Working with longer texts

Hi prodigy team/community,

I have a question about working with longer text in the annotation tool. In the documentation it says that: For "NER annotation, there’s often no benefit in annotating long documents at once, especially if you’re planning on training a model on the data. " However, the text snippets that I am trying to annotate are quite long and arbitrary making them shorter would not make much sense in my case. So the question is: How are these annotations (annotated long texts) are being fed into the CNN while training (prodify train ner)? I guess the maximum token number is somehow limited.


Maybe to make the question more clear. Has the difference between TRAIN_DATA_1 and TRAIN_DATA_2 an impact on the training results, when training a NER model?

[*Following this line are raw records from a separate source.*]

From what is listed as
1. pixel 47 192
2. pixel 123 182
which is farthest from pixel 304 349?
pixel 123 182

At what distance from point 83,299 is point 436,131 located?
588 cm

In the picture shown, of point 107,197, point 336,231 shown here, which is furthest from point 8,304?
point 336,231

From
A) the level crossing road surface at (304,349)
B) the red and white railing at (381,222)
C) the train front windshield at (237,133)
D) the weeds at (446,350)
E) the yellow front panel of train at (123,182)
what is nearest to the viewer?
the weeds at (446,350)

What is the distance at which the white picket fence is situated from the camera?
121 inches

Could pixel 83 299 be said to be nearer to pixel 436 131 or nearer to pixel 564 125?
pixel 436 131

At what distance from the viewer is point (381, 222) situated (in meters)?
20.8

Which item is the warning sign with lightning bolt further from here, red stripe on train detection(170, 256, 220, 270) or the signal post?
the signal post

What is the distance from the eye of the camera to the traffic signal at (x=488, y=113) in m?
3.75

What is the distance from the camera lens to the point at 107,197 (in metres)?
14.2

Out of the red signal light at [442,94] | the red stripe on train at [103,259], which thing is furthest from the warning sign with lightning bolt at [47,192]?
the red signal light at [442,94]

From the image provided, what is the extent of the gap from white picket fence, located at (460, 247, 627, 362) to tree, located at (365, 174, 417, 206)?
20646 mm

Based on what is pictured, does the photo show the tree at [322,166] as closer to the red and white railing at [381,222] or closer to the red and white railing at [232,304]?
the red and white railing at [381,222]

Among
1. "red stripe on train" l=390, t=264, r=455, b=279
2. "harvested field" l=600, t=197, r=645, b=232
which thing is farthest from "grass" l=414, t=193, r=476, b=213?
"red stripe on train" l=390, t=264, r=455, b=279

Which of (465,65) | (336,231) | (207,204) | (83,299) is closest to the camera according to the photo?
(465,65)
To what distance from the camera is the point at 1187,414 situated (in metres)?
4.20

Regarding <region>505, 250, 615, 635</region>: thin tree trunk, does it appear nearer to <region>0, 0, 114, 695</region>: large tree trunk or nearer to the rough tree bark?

    ("horses pretend to care about your feelings", {"entities": [(0, 6, "ANIMAL")]}),
    ("they pretend to care about your feelings, those horses", {"entities": [(48, 54, "ANIMAL")]}),
    ("horses pretend to care about your feelings. they pretend to care about your feelings, those horses", {"entities": [(0, 6, "ANIMAL"), (91, 97, "ANIMAL")]}),

Hi Paul,

The CNN encodes 4 words of context on either side of each token. So for a token more than 4 words from an edge, the rest of the context doesn't really matter. This does allow one convenience though: it makes it relatively easy to support longer documents, because they can be processed largely in parallel during the token-vector encoding.

So on the one hand, you'll be able to pass forward documents of a few thousand words into spaCy and it will be able to process it. But it's not taking particular advantage of the long context, and the long documents are likely to be harder to work with in the annotation tool.

Our rule of thumb is that if you need more than a paragraph of context to make the decision, the machine learning models will probably struggle anyway. Also, in longer texts you can likely make a heuristic that works quite well to divide the text into paragraphs or sections. Long documents tend to come in more regular formats at least, so you can usually come up with a way to losslessly segment them.

Hi Matthew,
thanks for the answer that helps us a lot.